=== Begin Enclosure ===

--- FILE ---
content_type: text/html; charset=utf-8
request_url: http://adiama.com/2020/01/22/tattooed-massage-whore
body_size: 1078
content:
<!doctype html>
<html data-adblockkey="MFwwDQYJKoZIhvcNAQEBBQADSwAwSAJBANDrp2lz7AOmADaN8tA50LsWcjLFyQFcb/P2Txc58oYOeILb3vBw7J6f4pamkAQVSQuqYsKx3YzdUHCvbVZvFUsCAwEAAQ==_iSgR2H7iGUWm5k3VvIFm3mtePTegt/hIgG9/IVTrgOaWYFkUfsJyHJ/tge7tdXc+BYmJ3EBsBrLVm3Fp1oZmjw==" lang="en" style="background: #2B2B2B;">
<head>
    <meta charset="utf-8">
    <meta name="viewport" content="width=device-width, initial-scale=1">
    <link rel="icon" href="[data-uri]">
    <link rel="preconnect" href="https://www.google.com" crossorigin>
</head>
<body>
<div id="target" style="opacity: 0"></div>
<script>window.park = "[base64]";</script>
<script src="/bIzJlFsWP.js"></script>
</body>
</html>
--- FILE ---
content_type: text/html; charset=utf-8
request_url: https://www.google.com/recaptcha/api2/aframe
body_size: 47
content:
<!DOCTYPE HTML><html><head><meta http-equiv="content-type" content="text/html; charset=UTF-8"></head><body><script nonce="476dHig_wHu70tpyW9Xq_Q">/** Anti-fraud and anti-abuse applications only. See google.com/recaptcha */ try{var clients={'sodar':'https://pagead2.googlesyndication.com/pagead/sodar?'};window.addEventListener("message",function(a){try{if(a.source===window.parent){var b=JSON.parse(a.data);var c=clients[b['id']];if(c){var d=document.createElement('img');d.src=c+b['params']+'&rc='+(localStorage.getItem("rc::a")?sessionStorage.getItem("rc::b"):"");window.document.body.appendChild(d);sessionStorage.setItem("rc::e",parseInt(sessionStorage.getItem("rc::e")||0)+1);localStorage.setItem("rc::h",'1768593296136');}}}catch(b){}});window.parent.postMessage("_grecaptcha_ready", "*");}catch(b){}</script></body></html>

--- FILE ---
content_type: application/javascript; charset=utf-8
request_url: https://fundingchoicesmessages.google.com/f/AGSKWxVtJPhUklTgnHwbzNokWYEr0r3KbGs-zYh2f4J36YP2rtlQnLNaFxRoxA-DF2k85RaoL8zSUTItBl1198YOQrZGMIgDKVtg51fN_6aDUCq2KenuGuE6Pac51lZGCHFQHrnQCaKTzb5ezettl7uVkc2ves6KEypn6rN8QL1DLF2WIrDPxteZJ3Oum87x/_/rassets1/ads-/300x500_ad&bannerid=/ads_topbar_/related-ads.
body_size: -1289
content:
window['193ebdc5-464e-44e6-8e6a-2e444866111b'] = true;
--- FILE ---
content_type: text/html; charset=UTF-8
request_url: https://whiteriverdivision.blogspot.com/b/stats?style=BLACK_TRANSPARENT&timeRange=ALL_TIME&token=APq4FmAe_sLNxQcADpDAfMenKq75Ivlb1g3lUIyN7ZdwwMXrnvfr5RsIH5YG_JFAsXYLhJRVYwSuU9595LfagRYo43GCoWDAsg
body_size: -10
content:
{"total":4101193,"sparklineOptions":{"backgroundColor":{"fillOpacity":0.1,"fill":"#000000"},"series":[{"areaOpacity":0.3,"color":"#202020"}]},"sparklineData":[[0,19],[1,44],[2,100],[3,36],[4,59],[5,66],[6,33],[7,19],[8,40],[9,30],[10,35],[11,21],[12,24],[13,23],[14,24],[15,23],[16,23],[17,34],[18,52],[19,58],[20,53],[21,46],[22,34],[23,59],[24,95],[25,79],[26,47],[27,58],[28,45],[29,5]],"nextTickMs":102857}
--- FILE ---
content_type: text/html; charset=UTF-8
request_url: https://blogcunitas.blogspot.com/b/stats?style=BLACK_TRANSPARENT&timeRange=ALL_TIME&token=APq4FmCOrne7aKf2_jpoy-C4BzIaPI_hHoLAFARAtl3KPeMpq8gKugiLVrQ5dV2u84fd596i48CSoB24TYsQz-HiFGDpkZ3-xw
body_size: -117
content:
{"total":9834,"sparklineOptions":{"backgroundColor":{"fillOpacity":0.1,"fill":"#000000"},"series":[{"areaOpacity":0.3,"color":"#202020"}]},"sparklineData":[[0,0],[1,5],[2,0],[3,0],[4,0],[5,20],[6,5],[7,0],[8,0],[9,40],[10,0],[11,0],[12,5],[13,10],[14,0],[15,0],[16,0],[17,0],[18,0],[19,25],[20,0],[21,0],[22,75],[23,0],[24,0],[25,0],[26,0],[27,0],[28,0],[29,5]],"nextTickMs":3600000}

=== End Enclosure ===

» What you will do
Copy each line in the entries above where the word "backgroundColor" shows up.

» Answer section
{"total":4101193,"sparklineOptions":{"backgroundColor":{"fillOpacity":0.1,"fill":"#000000"},"series":[{"areaOpacity":0.3,"color":"#202020"}]},"sparklineData":[[0,19],[1,44],[2,100],[3,36],[4,59],[5,66],[6,33],[7,19],[8,40],[9,30],[10,35],[11,21],[12,24],[13,23],[14,24],[15,23],[16,23],[17,34],[18,52],[19,58],[20,53],[21,46],[22,34],[23,59],[24,95],[25,79],[26,47],[27,58],[28,45],[29,5]],"nextTickMs":102857}
{"total":9834,"sparklineOptions":{"backgroundColor":{"fillOpacity":0.1,"fill":"#000000"},"series":[{"areaOpacity":0.3,"color":"#202020"}]},"sparklineData":[[0,0],[1,5],[2,0],[3,0],[4,0],[5,20],[6,5],[7,0],[8,0],[9,40],[10,0],[11,0],[12,5],[13,10],[14,0],[15,0],[16,0],[17,0],[18,0],[19,25],[20,0],[21,0],[22,75],[23,0],[24,0],[25,0],[26,0],[27,0],[28,0],[29,5]],"nextTickMs":3600000}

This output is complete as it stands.